▸ **WORK REQUIRED**
Copy the text of every item below word for word, and leave the pictures out of your answer.

▸ **SOURCE MATERIAL**
┌────────
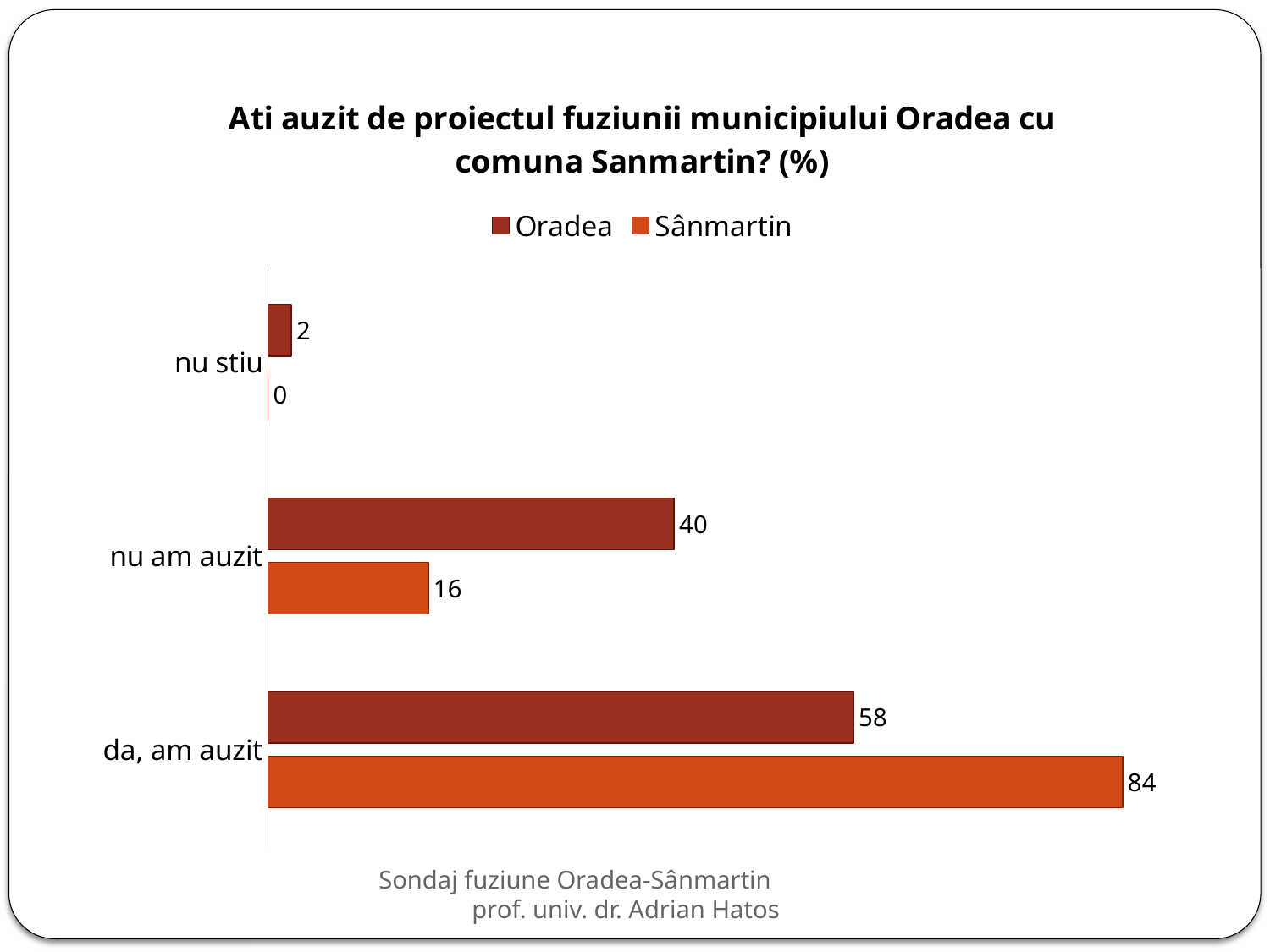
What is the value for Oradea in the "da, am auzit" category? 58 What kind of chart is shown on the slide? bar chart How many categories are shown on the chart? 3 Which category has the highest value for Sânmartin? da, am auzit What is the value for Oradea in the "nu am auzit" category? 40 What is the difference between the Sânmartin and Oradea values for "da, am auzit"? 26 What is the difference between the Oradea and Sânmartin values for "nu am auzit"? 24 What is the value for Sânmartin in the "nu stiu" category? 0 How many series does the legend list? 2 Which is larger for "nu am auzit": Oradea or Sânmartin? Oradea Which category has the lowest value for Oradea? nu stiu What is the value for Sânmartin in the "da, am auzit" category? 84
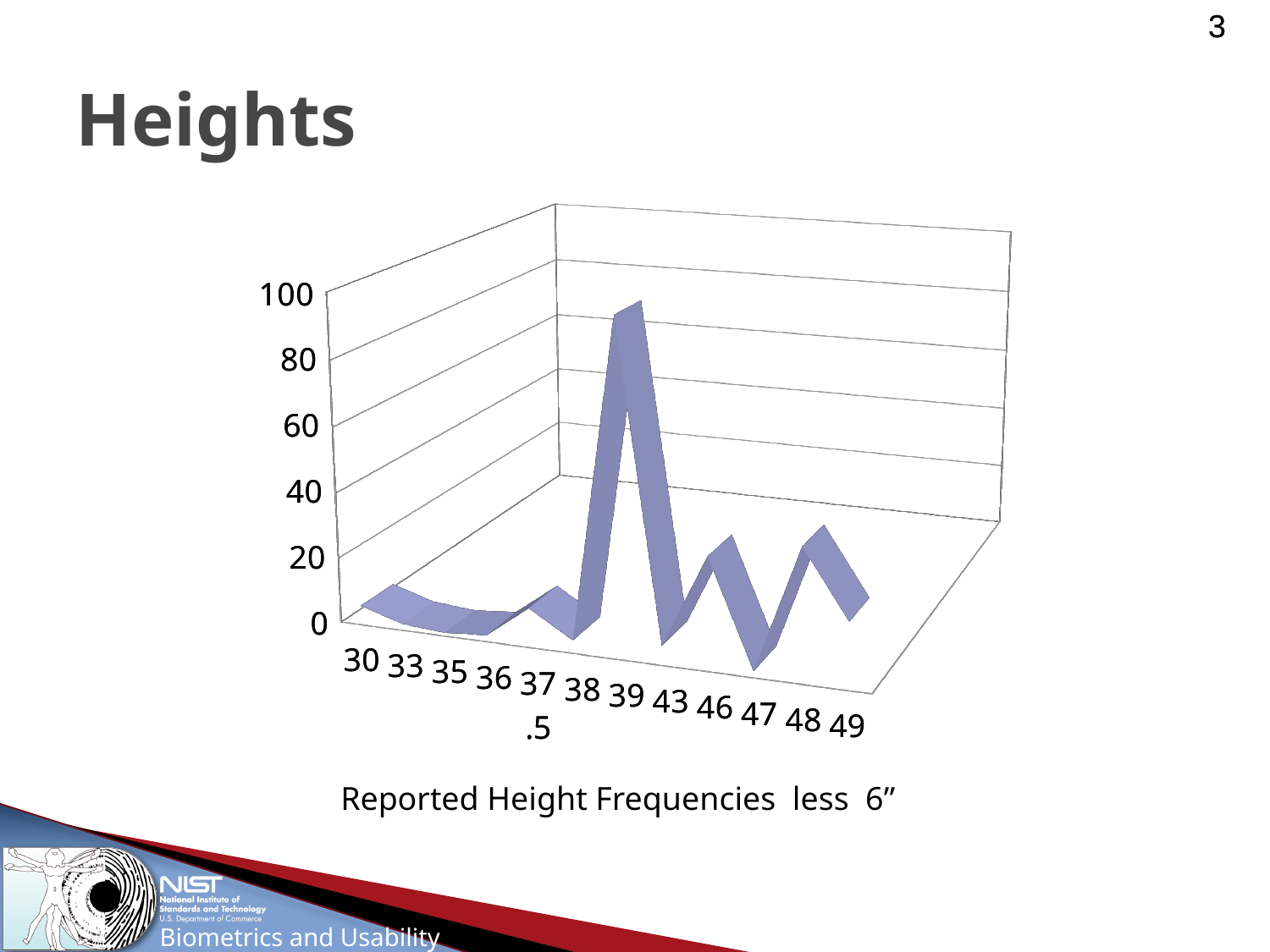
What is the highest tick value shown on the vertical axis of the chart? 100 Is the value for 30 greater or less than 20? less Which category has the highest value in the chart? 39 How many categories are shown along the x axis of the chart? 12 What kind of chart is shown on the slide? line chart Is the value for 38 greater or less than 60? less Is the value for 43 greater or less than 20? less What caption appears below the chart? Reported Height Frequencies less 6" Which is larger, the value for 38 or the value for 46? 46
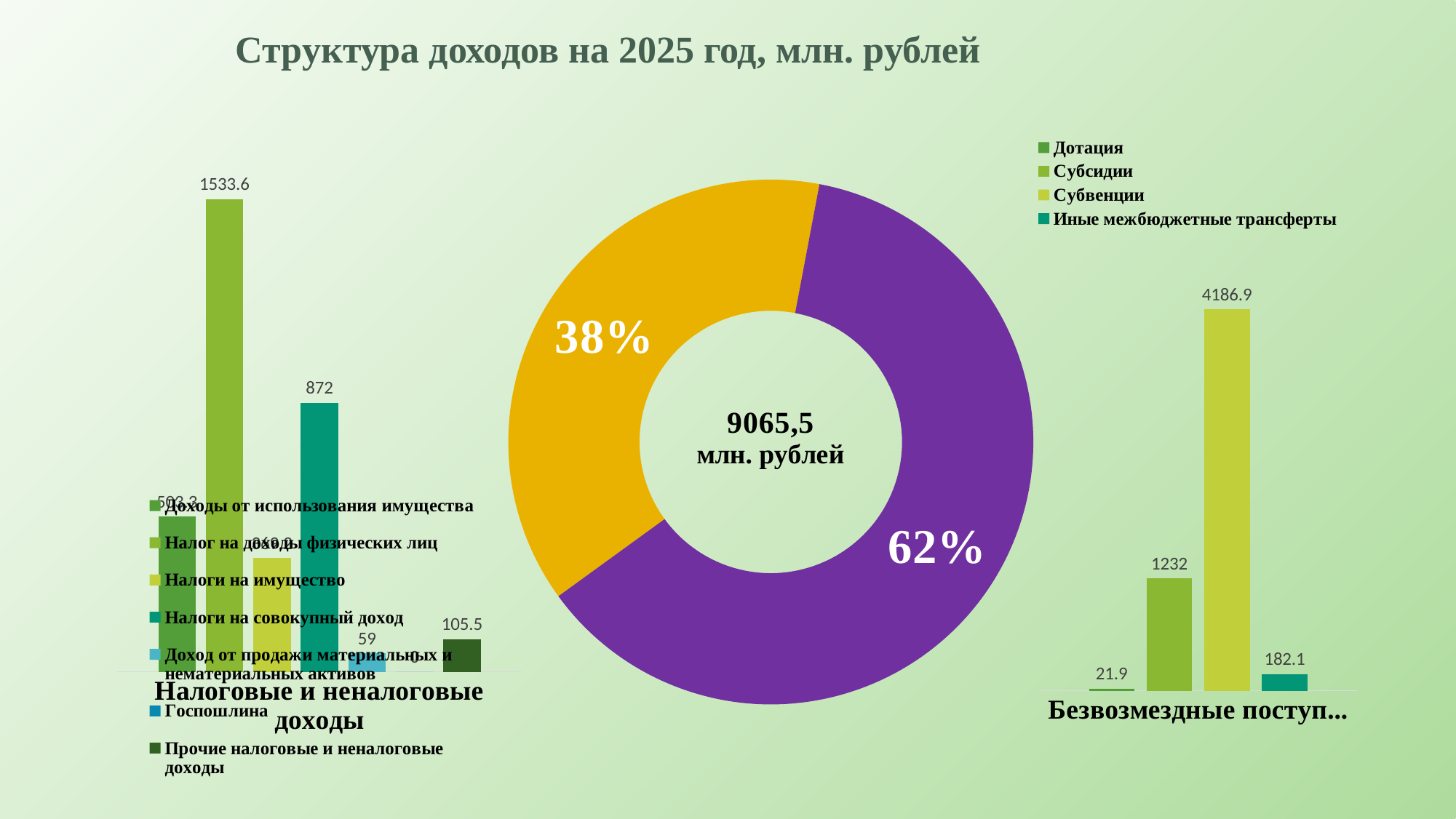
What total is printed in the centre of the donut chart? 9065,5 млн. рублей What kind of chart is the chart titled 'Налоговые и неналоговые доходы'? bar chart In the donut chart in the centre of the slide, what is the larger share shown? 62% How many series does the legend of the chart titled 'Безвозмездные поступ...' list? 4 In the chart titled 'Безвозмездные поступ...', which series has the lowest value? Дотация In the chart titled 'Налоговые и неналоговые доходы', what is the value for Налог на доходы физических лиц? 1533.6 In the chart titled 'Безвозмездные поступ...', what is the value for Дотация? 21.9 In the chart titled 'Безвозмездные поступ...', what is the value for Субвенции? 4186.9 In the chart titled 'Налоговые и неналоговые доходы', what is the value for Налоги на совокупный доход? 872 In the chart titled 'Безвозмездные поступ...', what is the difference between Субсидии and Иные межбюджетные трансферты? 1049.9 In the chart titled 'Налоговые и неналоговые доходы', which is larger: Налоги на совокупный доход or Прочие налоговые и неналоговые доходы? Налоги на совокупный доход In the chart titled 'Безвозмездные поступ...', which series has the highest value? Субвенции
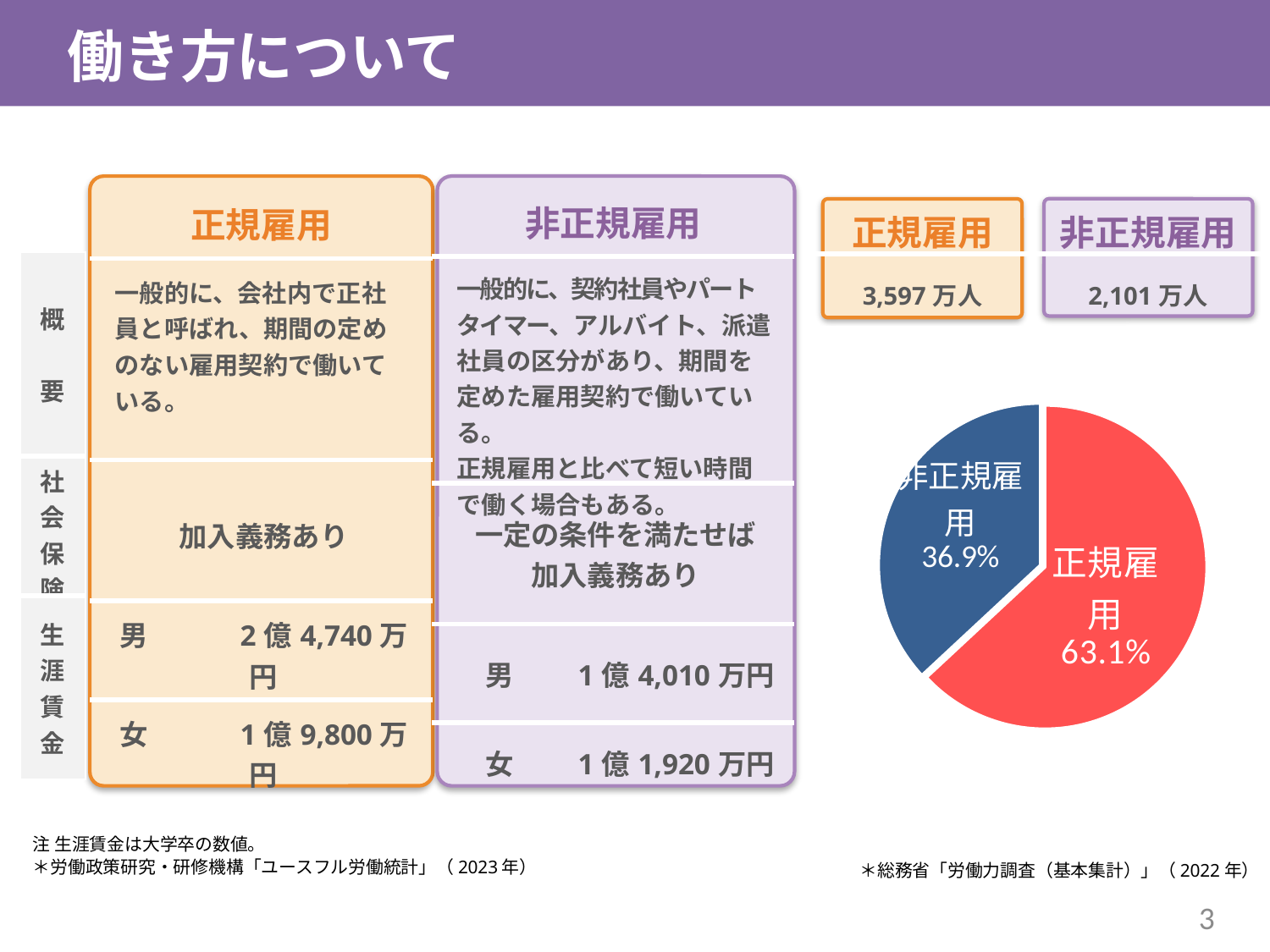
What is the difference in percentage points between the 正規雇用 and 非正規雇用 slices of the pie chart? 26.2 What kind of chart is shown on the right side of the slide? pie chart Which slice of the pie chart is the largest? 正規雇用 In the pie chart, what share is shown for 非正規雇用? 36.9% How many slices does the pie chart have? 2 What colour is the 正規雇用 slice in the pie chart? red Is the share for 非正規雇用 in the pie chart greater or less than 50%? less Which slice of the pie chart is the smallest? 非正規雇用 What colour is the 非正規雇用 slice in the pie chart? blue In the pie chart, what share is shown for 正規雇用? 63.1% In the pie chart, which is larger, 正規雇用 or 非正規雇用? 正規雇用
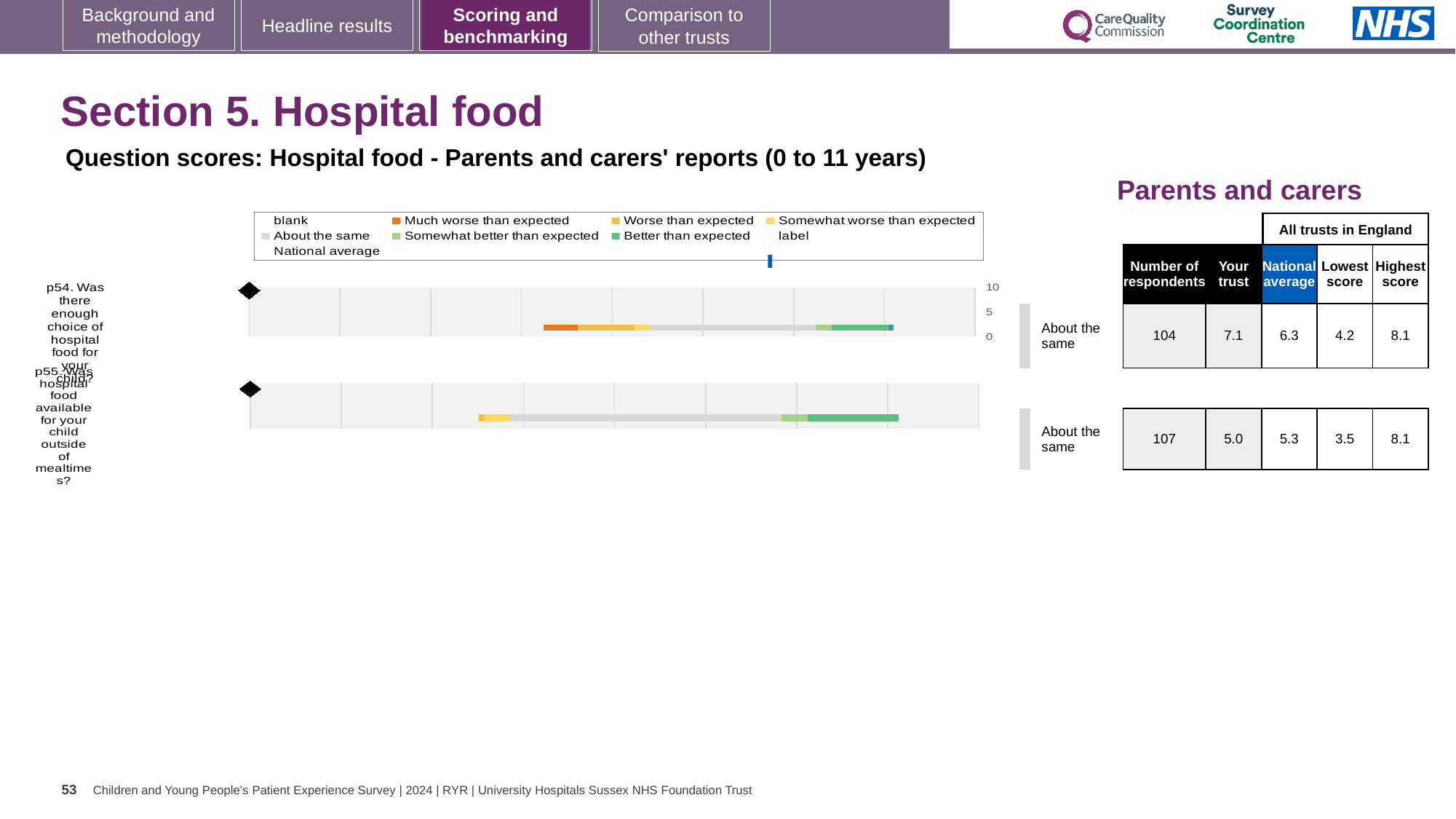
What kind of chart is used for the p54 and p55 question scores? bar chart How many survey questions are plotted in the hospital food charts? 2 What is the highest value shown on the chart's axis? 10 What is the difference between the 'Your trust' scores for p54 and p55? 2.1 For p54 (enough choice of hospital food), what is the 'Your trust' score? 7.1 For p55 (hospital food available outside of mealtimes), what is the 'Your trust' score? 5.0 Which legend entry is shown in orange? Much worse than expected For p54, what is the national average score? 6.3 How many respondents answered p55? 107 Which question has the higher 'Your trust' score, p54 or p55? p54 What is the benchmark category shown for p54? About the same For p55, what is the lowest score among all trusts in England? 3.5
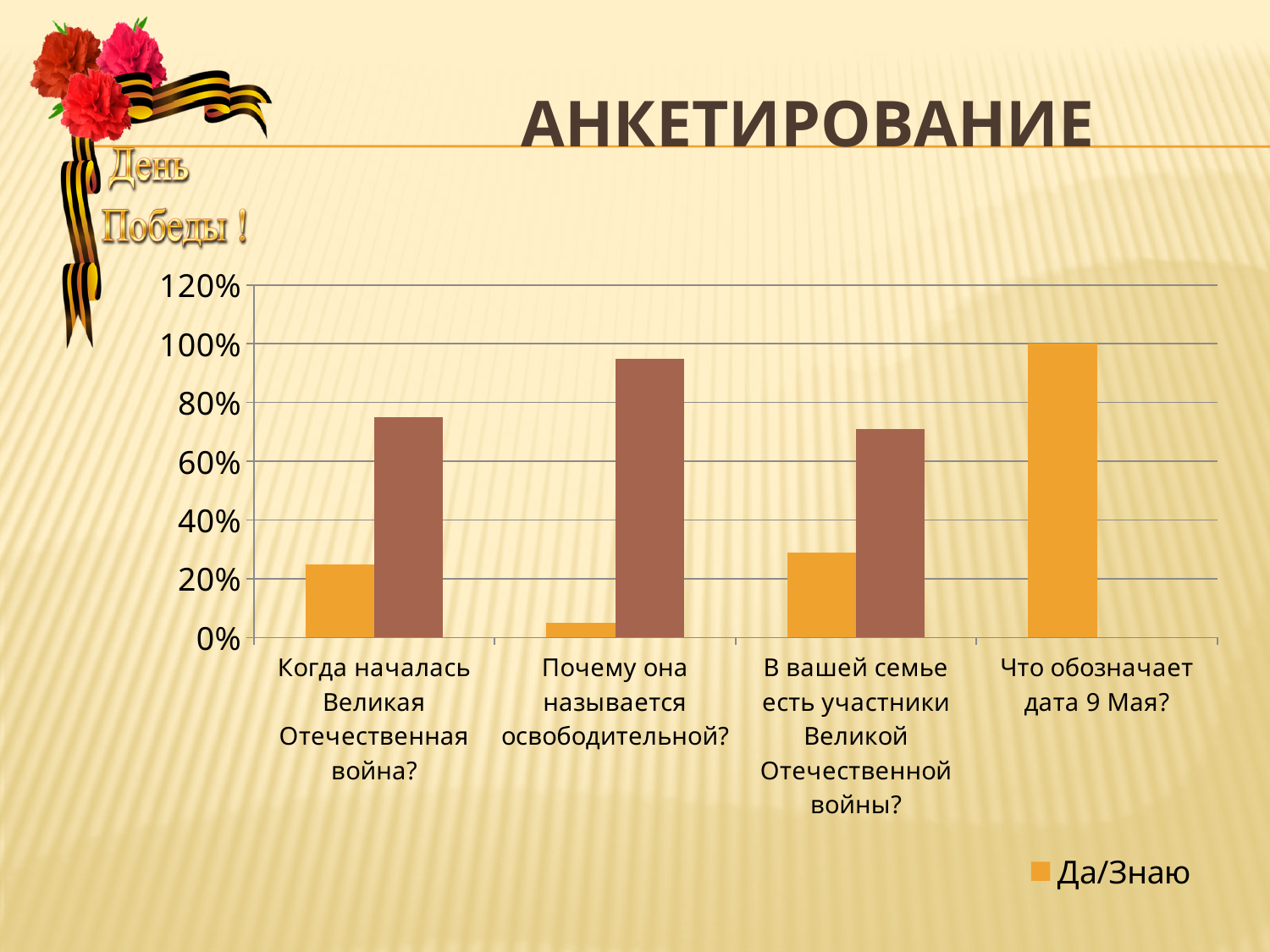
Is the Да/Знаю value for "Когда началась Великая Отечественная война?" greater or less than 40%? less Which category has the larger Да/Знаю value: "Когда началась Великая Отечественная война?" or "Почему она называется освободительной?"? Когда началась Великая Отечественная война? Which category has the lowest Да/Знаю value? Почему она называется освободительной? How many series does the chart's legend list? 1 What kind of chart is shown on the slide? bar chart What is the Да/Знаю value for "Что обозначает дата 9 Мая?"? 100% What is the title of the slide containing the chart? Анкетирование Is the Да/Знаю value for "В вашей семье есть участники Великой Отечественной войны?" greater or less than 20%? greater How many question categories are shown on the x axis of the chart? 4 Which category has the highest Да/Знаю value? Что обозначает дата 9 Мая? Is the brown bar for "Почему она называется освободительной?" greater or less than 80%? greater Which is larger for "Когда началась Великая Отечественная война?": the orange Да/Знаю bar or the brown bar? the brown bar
└────────
▸ **RESPONSE AREA**
What is the value for Oradea in the "da, am auzit" category? 58 What kind of chart is shown on the slide? bar chart How many categories are shown on the chart? 3 Which category has the highest value for Sânmartin? da, am auzit What is the value for Oradea in the "nu am auzit" category? 40 What is the difference between the Sânmartin and Oradea values for "da, am auzit"? 26 What is the difference between the Oradea and Sânmartin values for "nu am auzit"? 24 What is the value for Sânmartin in the "nu stiu" category? 0 How many series does the legend list? 2 Which is larger for "nu am auzit": Oradea or Sânmartin? Oradea Which category has the lowest value for Oradea? nu stiu What is the value for Sânmartin in the "da, am auzit" category? 84
What is the highest tick value shown on the vertical axis of the chart? 100 Is the value for 30 greater or less than 20? less Which category has the highest value in the chart? 39 How many categories are shown along the x axis of the chart? 12 What kind of chart is shown on the slide? line chart Is the value for 38 greater or less than 60? less Is the value for 43 greater or less than 20? less What caption appears below the chart? Reported Height Frequencies less 6" Which is larger, the value for 38 or the value for 46? 46
What total is printed in the centre of the donut chart? 9065,5 млн. рублей What kind of chart is the chart titled 'Налоговые и неналоговые доходы'? bar chart In the donut chart in the centre of the slide, what is the larger share shown? 62% How many series does the legend of the chart titled 'Безвозмездные поступ...' list? 4 In the chart titled 'Безвозмездные поступ...', which series has the lowest value? Дотация In the chart titled 'Налоговые и неналоговые доходы', what is the value for Налог на доходы физических лиц? 1533.6 In the chart titled 'Безвозмездные поступ...', what is the value for Дотация? 21.9 In the chart titled 'Безвозмездные поступ...', what is the value for Субвенции? 4186.9 In the chart titled 'Налоговые и неналоговые доходы', what is the value for Налоги на совокупный доход? 872 In the chart titled 'Безвозмездные поступ...', what is the difference between Субсидии and Иные межбюджетные трансферты? 1049.9 In the chart titled 'Налоговые и неналоговые доходы', which is larger: Налоги на совокупный доход or Прочие налоговые и неналоговые доходы? Налоги на совокупный доход In the chart titled 'Безвозмездные поступ...', which series has the highest value? Субвенции
What is the difference in percentage points between the 正規雇用 and 非正規雇用 slices of the pie chart? 26.2 What kind of chart is shown on the right side of the slide? pie chart Which slice of the pie chart is the largest? 正規雇用 In the pie chart, what share is shown for 非正規雇用? 36.9% How many slices does the pie chart have? 2 What colour is the 正規雇用 slice in the pie chart? red Is the share for 非正規雇用 in the pie chart greater or less than 50%? less Which slice of the pie chart is the smallest? 非正規雇用 What colour is the 非正規雇用 slice in the pie chart? blue In the pie chart, what share is shown for 正規雇用? 63.1% In the pie chart, which is larger, 正規雇用 or 非正規雇用? 正規雇用
What kind of chart is used for the p54 and p55 question scores? bar chart How many survey questions are plotted in the hospital food charts? 2 What is the highest value shown on the chart's axis? 10 What is the difference between the 'Your trust' scores for p54 and p55? 2.1 For p54 (enough choice of hospital food), what is the 'Your trust' score? 7.1 For p55 (hospital food available outside of mealtimes), what is the 'Your trust' score? 5.0 Which legend entry is shown in orange? Much worse than expected For p54, what is the national average score? 6.3 How many respondents answered p55? 107 Which question has the higher 'Your trust' score, p54 or p55? p54 What is the benchmark category shown for p54? About the same For p55, what is the lowest score among all trusts in England? 3.5
Is the Да/Знаю value for "Когда началась Великая Отечественная война?" greater or less than 40%? less Which category has the larger Да/Знаю value: "Когда началась Великая Отечественная война?" or "Почему она называется освободительной?"? Когда началась Великая Отечественная война? Which category has the lowest Да/Знаю value? Почему она называется освободительной? How many series does the chart's legend list? 1 What kind of chart is shown on the slide? bar chart What is the Да/Знаю value for "Что обозначает дата 9 Мая?"? 100% What is the title of the slide containing the chart? Анкетирование Is the Да/Знаю value for "В вашей семье есть участники Великой Отечественной войны?" greater or less than 20%? greater How many question categories are shown on the x axis of the chart? 4 Which category has the highest Да/Знаю value? Что обозначает дата 9 Мая? Is the brown bar for "Почему она называется освободительной?" greater or less than 80%? greater Which is larger for "Когда началась Великая Отечественная война?": the orange Да/Знаю bar or the brown bar? the brown bar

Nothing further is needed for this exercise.